5 Numerators Assessment

5.1 Rationale, Approach and implementation

Rationale: Scientific basis for the analysis

Routinely reported health facility data are an important data source for health indicators at facility and population level. The data are reported by health facilities on events such as immunizations given, or live births attended. As with any data, quality is an issue. Data needs to be checked to consider completeness of reporting by health facilities, identify extreme outliers and internal consistency. A standard reporting method for data quality allows assessment of progress over time.

Approach: Description of analytical steps

The analysis of the monthly data by district for 2019-2024 is used to assess annual data quality using the following standard indicators: Reporting completeness, Outlier detection,Internal Consistency Data completeness, Ratios calculation, Overall quality score

Implementation: Conducting analysis in the Shiny App

5.2 DQA Metrics calculation and interpretation

5.2.1 Reporting Completeness

Completeness of Monthly Facility Reporting
Indicator	Numerator	Denominator	Interpretation
1a	N of monthly facility reports received	Total N of facility reports expected (usually 12 × N of facilities with the service)	Reporting rates over 90% are good; changes in reporting completeness over time affects trend analysis
1b	N of districts with at least 90% monthly reporting completeness in a year	Total N of districts	Can be used to identify districts with low reporting rates in multiple years
1c	N of districts with no missing values for any of the 4 forms in a year	Total N of districts	Additional indicator, is not used to compute the overall data quality score
Statistics for 1a and 1b are based on the mean of 4 reporting forms (ANC, delivery, immunization, OPD)

Within the Shiny App, you can select the indicator of interest, the reporting rate cutoff point (performance Threshold)- the default value has been set at 90% reporting rate.

You can also choose the level of you analysis (Admin Level (Regions) or District level). Below is an output for ANC reporting rate at THE Admin Level 1.

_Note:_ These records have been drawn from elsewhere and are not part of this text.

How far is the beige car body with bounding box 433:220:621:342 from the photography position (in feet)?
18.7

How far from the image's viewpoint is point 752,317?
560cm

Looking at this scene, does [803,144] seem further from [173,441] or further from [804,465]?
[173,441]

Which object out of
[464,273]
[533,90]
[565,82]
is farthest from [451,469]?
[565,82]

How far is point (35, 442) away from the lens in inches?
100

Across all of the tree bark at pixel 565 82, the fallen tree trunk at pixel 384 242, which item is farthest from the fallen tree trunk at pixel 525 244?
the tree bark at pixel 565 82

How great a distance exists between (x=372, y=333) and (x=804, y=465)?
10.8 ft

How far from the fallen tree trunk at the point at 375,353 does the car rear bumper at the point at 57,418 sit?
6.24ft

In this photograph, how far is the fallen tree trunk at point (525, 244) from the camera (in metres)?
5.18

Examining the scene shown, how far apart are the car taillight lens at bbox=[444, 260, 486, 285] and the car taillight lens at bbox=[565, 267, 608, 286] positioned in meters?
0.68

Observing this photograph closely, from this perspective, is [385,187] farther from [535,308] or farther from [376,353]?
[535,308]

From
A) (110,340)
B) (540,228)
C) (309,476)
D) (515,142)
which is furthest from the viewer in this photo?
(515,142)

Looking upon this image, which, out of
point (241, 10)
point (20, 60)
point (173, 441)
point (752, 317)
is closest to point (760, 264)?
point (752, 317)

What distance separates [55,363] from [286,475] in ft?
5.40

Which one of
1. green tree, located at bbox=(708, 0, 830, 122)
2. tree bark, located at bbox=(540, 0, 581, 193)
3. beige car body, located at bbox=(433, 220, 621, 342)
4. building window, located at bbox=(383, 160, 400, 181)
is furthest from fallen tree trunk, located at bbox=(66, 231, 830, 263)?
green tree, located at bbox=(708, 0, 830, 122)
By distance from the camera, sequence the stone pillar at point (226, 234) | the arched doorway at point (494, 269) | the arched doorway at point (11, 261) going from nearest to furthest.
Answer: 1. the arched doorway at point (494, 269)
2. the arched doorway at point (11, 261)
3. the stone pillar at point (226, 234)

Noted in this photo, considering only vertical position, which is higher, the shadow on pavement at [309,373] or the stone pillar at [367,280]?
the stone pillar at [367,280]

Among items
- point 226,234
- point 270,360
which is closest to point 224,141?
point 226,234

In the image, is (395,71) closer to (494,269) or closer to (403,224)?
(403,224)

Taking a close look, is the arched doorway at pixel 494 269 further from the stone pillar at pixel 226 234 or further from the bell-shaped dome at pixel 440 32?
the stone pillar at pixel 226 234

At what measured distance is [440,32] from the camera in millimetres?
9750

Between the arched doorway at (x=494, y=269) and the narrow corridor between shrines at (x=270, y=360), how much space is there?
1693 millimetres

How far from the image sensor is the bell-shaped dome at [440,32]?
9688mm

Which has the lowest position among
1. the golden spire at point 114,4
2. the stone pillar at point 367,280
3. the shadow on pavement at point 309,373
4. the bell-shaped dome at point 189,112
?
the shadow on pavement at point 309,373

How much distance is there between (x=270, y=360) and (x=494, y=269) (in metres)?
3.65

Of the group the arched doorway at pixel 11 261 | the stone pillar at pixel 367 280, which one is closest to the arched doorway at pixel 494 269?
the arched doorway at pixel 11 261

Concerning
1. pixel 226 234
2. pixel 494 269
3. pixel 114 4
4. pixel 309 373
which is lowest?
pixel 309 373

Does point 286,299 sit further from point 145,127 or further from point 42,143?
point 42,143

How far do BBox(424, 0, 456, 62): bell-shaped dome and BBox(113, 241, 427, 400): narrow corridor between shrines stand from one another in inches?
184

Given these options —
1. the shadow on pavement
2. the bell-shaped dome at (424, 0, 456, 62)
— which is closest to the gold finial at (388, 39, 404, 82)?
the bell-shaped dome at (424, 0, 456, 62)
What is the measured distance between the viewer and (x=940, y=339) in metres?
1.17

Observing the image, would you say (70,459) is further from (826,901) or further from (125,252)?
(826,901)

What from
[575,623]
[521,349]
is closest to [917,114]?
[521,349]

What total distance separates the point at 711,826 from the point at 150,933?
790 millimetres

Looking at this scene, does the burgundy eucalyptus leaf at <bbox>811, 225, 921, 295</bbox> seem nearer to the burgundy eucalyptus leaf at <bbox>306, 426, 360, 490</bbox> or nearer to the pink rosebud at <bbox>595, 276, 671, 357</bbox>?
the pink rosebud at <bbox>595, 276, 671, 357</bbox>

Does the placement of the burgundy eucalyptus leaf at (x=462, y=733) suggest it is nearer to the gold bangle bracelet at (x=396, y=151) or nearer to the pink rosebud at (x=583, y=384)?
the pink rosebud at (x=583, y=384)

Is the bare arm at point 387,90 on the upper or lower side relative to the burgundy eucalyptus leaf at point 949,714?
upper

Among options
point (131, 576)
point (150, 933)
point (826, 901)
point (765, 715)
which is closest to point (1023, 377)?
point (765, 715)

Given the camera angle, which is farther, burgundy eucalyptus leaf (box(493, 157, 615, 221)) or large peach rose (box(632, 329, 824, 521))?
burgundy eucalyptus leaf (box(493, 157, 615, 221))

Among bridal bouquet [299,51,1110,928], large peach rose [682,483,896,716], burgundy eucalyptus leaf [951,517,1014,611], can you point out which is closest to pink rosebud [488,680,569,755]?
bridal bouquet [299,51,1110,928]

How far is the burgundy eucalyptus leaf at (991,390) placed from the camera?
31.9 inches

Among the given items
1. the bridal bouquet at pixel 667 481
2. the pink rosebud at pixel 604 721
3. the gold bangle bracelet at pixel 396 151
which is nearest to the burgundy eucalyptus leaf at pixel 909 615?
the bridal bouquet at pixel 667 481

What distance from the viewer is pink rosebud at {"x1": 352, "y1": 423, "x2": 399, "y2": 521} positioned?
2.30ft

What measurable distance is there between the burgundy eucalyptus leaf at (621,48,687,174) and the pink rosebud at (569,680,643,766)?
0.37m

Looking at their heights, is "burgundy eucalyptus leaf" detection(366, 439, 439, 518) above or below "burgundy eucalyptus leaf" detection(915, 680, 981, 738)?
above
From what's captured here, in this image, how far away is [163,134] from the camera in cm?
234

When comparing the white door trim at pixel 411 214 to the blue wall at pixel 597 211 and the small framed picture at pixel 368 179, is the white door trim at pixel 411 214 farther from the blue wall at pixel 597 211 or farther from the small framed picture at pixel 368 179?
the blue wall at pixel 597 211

The app will automatically compute the overall data quality score based on the metrics described above. The app will also produce a report with the results of the data quality assessment, including the numerators and denominators for each indicator, as well as the overall data quality score. []

5.2.2 Data Completeness

5.2.3 Outlier Detection

Extreme Outliers
Indicator	Numerator	Denominator	Interpretation
2a	N of monthly values that are not extreme outliers in a specific year	Total N of monthly values (usually 12 * N years to be analyzed)	At least 99% of monthly data expected not to be an extreme outlier; consider reasons
2b	N of districts with no extreme outliers in a specific year	Total N of districts	At least 90% of districts should have no extreme outliers at all; consider reasons
Outliers are identified statistically; definitions may vary depending on methods used.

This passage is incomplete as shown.